Helping Robots Get a Grip

A new approach lets dexterous robotic hands grasp easily.

One of the main things preventing robots from lending a hand with everyday tasks is a simple lack of manual dexterity. New research from a team at Columbia University could help robots–and robotic prosthetics–get a better grip on all kinds of objects.

Good grip: A new approach allows a complicated robotic hand to grab an object more easily.

Peter Allen, a professor at Columbia University and director of its Robotics Group, and colleague Matei Ciocarlie developed a simpler way to control a dexterous robotic hand by drawing on research in biology. They realized that while human hands have about 20 degrees of freedom (20 joints that can each bend), each joint is not capable of moving completely independently; instead, its movements are linked to those of other joints by muscles or nerves.

Traditionally, the software used to control a complex robot hand has tried to account for all the degrees of freedom in the robotic hand’s joints, but this is computationally cumbersome and slows the robot down. Instead, Allen and Ciocarlie decided to limit the movement of a robot hand in the same way a human hand is limited. By linking its joints in this way, they showed it is possible to control a complicated robotic hand with faster, more efficient algorithms and without losing any of its functionality. “You can learn from biology to reduce the degrees of freedom,” says Allen. “Even though you may have 20 degrees of freedom, you don’t need to use them.”

The researchers experimented with four different kinds of complex robotic hand, each of which had multiple joints.

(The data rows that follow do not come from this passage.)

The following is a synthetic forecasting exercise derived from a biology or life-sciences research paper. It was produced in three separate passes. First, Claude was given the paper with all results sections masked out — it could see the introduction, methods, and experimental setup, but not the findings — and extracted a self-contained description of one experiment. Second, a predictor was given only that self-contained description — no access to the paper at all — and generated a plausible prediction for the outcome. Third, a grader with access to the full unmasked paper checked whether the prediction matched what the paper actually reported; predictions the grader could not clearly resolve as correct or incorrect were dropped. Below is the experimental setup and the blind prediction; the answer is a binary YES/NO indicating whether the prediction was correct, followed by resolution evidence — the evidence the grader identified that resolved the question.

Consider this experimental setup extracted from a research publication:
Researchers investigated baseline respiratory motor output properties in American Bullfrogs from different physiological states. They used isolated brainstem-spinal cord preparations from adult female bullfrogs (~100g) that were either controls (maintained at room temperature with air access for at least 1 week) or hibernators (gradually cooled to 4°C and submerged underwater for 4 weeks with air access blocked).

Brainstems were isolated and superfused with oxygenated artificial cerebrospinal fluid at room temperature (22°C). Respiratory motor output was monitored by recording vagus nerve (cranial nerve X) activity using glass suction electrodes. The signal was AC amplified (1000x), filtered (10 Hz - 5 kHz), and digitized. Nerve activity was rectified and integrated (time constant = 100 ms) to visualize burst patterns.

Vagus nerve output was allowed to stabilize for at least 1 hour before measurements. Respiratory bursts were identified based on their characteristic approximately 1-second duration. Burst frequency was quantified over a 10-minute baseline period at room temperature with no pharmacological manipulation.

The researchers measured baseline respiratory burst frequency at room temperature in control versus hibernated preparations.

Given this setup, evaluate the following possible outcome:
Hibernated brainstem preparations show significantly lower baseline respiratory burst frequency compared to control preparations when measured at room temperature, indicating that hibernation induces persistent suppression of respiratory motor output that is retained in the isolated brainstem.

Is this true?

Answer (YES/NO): NO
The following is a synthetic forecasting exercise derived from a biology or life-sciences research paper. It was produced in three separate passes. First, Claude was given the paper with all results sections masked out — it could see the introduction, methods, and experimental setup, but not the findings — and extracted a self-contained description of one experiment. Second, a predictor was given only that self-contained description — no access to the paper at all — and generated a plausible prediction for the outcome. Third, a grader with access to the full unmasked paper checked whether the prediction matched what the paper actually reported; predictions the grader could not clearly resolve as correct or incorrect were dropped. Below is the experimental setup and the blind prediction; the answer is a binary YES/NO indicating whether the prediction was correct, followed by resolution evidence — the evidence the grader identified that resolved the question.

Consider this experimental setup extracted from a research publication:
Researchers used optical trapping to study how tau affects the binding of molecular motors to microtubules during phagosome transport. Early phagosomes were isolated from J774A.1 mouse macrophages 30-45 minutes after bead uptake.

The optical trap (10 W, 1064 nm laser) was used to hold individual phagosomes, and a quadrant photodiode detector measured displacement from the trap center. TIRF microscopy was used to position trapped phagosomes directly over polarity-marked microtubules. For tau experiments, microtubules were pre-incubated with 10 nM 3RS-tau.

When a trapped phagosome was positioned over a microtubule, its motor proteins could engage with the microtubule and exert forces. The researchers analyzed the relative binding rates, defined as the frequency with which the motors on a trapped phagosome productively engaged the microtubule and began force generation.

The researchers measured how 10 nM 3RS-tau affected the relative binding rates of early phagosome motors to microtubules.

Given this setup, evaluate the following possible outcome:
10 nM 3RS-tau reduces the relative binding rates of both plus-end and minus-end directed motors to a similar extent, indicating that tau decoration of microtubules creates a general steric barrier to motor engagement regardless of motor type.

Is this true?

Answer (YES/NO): NO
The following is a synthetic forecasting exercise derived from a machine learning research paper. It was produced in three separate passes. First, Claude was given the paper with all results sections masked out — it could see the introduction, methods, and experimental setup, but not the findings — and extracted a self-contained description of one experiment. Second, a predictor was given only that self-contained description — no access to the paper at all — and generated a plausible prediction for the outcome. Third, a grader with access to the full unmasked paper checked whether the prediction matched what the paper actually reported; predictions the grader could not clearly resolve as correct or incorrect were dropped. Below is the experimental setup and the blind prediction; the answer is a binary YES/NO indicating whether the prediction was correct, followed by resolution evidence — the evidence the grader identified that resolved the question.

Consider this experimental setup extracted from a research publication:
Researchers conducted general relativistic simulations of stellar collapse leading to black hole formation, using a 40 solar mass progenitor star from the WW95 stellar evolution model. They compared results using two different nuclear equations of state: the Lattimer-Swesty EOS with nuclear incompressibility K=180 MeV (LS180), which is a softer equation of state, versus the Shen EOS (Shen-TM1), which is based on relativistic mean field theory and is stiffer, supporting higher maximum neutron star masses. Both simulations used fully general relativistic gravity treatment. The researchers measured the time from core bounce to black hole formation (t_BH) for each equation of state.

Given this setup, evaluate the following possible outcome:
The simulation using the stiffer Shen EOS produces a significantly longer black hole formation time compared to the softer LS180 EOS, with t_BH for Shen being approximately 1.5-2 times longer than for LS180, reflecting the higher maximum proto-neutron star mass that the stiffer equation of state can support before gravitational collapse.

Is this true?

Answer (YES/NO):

They developed software to control each gripper by linking its joints. In simulations and real-life tests, the software was able to quickly calculate grasping positions in order to grab different objects, including a wine glass, flask, telephone, model airplane, and ashtray.

The system works in two stages. First it chooses an array of possible grasping motions depending on the angle at which the hand is approaching the object. Second, it selects from these positions the one that will provide the most stable grasp. Then, if the controller thinks the grasping position looks right, she can give the command and the hand will take hold of the object.

“Grasping objects with a human-like hand is a seemingly complex computational problem,” says Charlie Kemp, a professor at the Georgia Institute of Technology, who has developed robots capable of grasping unfamiliar objects. “This work suggests that there is an underlying simplicity. It shows that a complex hand may not require a complex brain.”

Calculated grabs: A sensor lets the system detect the direction of approach; the software then calculates the most effective grasping positions.

“I believe it’s the way forward for automated grasping,” adds Eric Berger, the codirector of the personal robotics program at Willow Garage, a robotics research center in California. “From my perspective, the algorithmic work … is novel and useful, but the most exciting thing about what they’re doing is the different approaches they’re taking to applying these new algorithms to the real world.”

In their experiments, the Columbia team preprogrammed the system with a rough idea of the shape of the object it would grab. The next step is to couple the robotic grasper to a system that can evaluate completely unfamiliar objects in the real world.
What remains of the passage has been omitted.